Then the vaccines started to roll out and we got the twin messages from the Democrats–who were playing the traditional game both parties do of accusing whatever the other side is doing of being bullshit–that the vaccines were rushed and were probably dangerous (so we have to delay their rollout), and that the vaccines were insufficient to help us anyways, even if they were to role out ten years from now, on a proper “scientific” time table.


All of this is not helped by the revelations about the FBI and Twitter that medical doctors otherwise calmly discussing the scientific data gathered by the CDC and by other groups and the implications on everything from school closures to age-related mitigation strategies to probable better policies were deliberately censured if they made any statements that went against the CDC’s published guidelines.

This fueled a lot of distrust, because–quite frankly–the three-letter acronym groups in the Federal Government: the CDC and the FDA–acted in ways that appeared to violate scientific principles, while the FBI worked to censure any discussion that ran counter to government edicts–even going so far as to shut down any discussion of the limitations in the CDC MMWR reports, even censuring people who did nothing more than post data from the CDC web site, which constantly evolved to hide data easily calculated that did not support the government’s recommendations. (For example, noticed the projected age-related IFRs were removed from the CDC’s web site as more data came in and the number fell well below the 3.3% IFR estimates given early on. If the 3.3% IFR estimates were correct, we’d see around 10 to 20 times the number of deaths in this country in 2020 alone.)


The problem is, because all these groups acted against what the science seemed to be telling us, many groups who were inherently distrustful of the government basically took the message “the government was dishonest with its data in forcing policies not supported by science” and turned that into “science is bullshit.”

And once you get to “science is bullshit”–a message which feeds nicely into left-wing or right-wing populism (which is a political notion–not even really a philosophy–that the “elite” are distrustworthy control freaks who deserve to be destroyed)–then you get into all sorts of behaviors that either ignore, or deliberately violate, expert opinion.

- - - - -

(WORK INSTRUCTIONS):
(a) Write out the part of the passage on pandemic-era distrust of science from "And once you" up to and including "violate, expert opinion.".
(b) Extend the passage on pandemic-era distrust of science, picking up after its final sentence.
The lines after this point come from an unrelated source.

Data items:
- - - - -

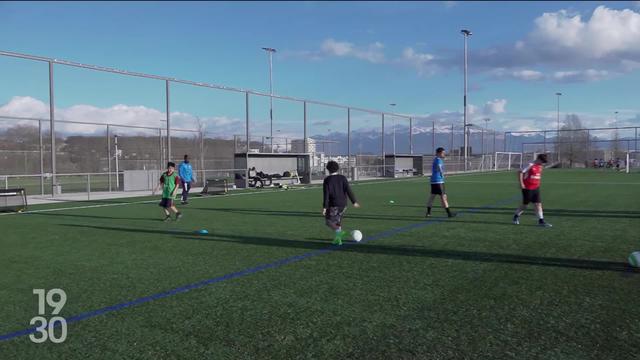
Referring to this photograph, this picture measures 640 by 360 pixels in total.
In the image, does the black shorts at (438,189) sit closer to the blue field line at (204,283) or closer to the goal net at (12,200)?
the blue field line at (204,283)

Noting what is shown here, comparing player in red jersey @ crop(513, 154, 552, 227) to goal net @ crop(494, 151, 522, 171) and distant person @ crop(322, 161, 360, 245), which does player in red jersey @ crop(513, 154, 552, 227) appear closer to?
distant person @ crop(322, 161, 360, 245)

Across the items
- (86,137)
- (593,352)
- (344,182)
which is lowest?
(593,352)

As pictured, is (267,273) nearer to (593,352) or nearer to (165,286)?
(165,286)

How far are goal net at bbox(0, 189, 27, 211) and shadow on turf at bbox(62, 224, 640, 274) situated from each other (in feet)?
27.7

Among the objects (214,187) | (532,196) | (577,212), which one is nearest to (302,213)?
(532,196)

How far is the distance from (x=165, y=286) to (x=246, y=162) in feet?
73.2

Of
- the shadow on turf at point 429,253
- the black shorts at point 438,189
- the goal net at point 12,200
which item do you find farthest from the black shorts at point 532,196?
the goal net at point 12,200

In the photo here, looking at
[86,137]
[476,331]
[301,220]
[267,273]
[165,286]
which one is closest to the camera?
[476,331]

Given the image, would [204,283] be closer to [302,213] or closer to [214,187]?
[302,213]

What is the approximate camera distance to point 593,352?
12.7ft

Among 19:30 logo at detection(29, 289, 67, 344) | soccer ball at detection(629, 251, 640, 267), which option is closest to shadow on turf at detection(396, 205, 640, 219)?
soccer ball at detection(629, 251, 640, 267)

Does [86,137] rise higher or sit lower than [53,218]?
higher

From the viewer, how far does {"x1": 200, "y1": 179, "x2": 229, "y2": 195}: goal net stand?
23.0m

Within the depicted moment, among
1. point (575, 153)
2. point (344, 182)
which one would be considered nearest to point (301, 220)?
point (344, 182)
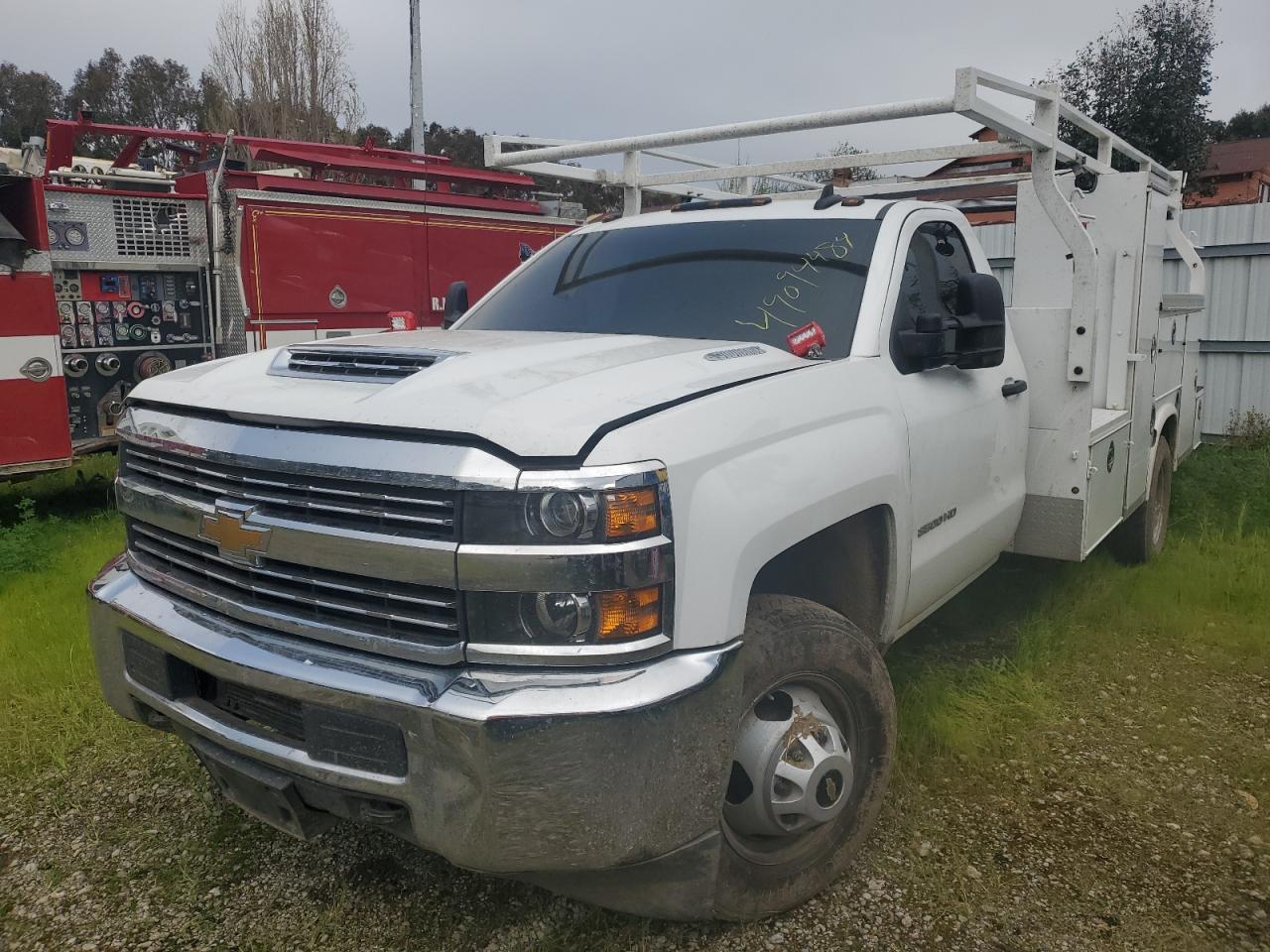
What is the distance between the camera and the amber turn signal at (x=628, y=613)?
2086 mm

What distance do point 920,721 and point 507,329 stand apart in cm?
213

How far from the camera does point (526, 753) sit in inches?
79.0

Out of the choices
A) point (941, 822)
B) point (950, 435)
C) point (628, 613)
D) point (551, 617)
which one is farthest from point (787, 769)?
point (950, 435)

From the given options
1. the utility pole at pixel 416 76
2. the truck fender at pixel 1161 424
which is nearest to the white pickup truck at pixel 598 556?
the truck fender at pixel 1161 424

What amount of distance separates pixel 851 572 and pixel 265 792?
1.75 meters

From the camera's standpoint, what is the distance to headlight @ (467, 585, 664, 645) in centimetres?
208

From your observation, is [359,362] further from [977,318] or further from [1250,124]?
[1250,124]

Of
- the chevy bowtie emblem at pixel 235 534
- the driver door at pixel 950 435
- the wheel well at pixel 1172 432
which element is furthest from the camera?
the wheel well at pixel 1172 432

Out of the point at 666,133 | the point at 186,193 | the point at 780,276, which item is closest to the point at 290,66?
the point at 186,193

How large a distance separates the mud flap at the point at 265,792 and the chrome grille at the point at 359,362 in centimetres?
98

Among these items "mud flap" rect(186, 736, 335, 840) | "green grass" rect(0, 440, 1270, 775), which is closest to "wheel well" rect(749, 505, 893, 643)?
"green grass" rect(0, 440, 1270, 775)

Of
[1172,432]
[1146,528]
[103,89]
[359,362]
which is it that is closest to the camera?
[359,362]

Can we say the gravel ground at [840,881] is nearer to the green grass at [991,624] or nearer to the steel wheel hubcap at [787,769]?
the green grass at [991,624]

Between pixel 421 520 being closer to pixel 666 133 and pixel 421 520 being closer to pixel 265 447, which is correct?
pixel 265 447
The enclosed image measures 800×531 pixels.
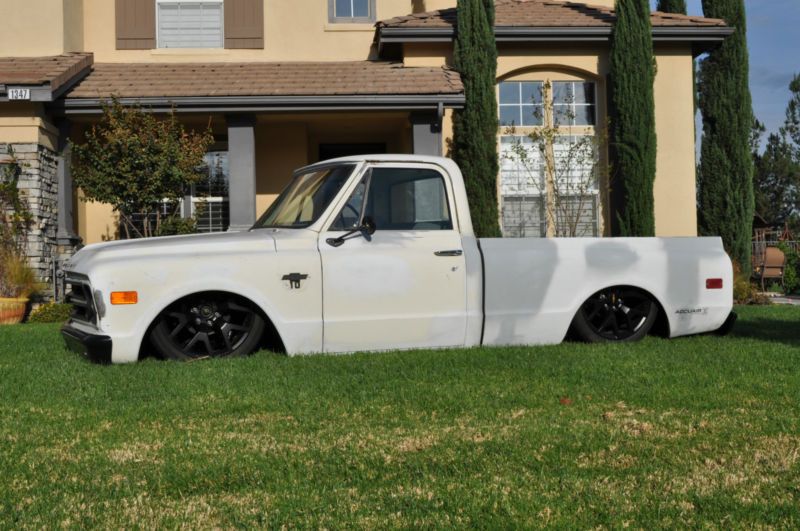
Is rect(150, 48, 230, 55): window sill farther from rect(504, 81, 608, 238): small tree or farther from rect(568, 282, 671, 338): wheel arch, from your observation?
rect(568, 282, 671, 338): wheel arch

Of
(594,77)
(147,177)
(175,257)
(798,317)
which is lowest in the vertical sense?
(798,317)

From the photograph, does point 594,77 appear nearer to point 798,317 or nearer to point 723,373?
point 798,317

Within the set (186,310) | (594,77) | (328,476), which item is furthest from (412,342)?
(594,77)

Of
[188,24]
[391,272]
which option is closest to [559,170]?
[188,24]

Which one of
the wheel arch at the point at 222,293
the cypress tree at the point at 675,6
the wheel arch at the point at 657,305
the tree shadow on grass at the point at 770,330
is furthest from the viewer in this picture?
the cypress tree at the point at 675,6

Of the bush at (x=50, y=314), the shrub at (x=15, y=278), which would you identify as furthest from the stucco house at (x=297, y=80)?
the bush at (x=50, y=314)

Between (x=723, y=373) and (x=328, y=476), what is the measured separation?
3362 millimetres

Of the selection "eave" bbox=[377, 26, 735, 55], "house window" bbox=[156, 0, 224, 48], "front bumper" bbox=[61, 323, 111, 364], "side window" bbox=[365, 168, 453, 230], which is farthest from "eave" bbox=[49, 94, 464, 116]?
"front bumper" bbox=[61, 323, 111, 364]

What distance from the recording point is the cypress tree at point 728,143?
1527 centimetres

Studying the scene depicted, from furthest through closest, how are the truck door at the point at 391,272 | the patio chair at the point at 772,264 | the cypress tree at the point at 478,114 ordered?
the patio chair at the point at 772,264 → the cypress tree at the point at 478,114 → the truck door at the point at 391,272

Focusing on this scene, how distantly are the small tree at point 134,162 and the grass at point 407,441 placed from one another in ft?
18.6

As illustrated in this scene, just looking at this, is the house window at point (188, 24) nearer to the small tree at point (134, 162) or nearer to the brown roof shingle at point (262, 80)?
the brown roof shingle at point (262, 80)

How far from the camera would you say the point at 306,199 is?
7.08m

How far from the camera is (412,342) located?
6754mm
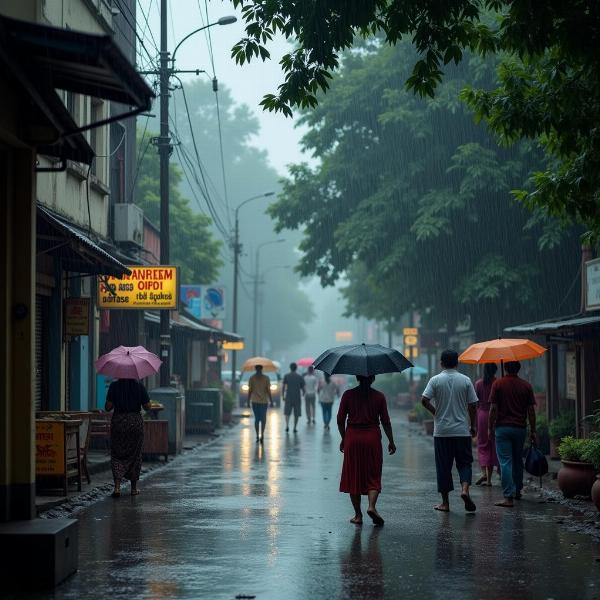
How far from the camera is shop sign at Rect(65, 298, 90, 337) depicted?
65.1 feet

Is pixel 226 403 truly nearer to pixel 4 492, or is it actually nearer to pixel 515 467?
pixel 515 467

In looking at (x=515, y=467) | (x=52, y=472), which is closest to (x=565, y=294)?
(x=515, y=467)

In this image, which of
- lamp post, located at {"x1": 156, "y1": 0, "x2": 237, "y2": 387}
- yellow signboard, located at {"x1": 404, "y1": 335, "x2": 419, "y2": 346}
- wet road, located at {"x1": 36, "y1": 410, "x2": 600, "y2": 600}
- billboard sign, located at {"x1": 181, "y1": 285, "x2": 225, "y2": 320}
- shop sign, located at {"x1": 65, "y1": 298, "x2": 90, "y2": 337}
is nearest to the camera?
wet road, located at {"x1": 36, "y1": 410, "x2": 600, "y2": 600}

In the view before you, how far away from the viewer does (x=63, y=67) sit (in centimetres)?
852

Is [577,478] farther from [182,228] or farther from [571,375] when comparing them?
[182,228]

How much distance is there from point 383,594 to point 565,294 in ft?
90.7

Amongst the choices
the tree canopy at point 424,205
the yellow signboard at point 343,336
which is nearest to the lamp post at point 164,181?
the tree canopy at point 424,205

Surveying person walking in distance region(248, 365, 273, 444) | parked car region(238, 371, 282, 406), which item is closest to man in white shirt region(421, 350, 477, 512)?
person walking in distance region(248, 365, 273, 444)

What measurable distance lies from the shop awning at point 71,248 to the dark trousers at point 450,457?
18.1 feet

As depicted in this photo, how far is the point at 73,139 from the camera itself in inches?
420

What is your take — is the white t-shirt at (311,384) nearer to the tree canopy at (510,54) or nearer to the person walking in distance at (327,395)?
the person walking in distance at (327,395)

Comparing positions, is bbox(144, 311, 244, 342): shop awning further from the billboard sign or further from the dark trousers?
the dark trousers

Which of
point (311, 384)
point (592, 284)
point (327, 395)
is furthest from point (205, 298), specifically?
point (592, 284)

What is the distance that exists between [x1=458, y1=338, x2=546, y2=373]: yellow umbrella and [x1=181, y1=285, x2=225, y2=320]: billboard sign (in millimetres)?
28562
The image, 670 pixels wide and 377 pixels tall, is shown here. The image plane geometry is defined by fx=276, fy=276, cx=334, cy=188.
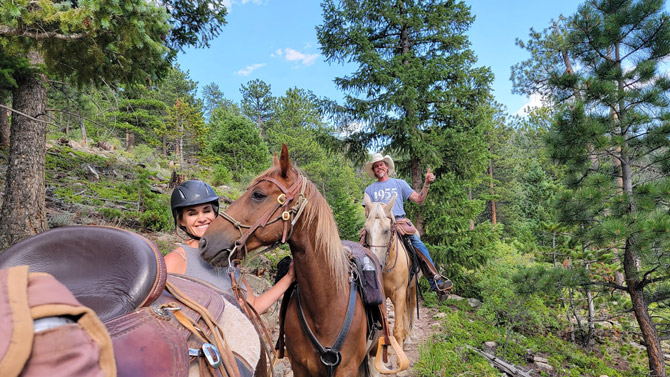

- - - - -

(ANSWERS TO THE EXERCISES):
(a)
And once you get to “science is bullshit”–a message which feeds nicely into left-wing or right-wing populism (which is a political notion–not even really a philosophy–that the “elite” are distrustworthy control freaks who deserve to be destroyed)–then you get into all sorts of behaviors that either ignore, or deliberately violate, expert opinion.

(b)
The stupid part is I knew–and said two years ago we’d land here if the CDC and the FDA continued down this road of distrust, fueled by the additional distrust garnered by the media who did what the media always does: takes a disaster and ramps it up to 11 by finding people willing to feed the “HALF OF YOU ARE GOING TO DIE!!!” narrative.

Without trust in our government institutions, we got conspiracy theories about 5G microchips tracking people for the New World Order.


So all of this–the growing right-wing authoritarian movement who is borrowing from the far-left authoritarian movement’s tool kit, the growing distrust of medical advice and refusal to take vaccines (which pre-date COVID, by the way, but has been turned up to 11), the growing power of left-wing and right-wing demagogues (Trump being the canonical example of the demagoguery shit-show)–all of this is a result of the trust the CDC and the FDA and local officials lit on fire at the start of all of this.


The really REALLY stupid part: had the CDC simply stuck with “6 feet, 10 minutes, indoors, and masks help prevent the spread”–and just reasserted this simple message, along with “slow the spread” to mitigate peak hospital capacity, along with showing the CDC doing everything it could to assist in providing emergency hospital capacity while the FDA stopped meddling in testing in an effort to grow its power when it doesn’t have the capacity to do what it is already doing–none of this would have happened.

Because sometimes simple, easy to understand messages backed by full scientific transparency is the best path.

But instead, our institutions decided they wanted to control rather than educate. And control never works in America.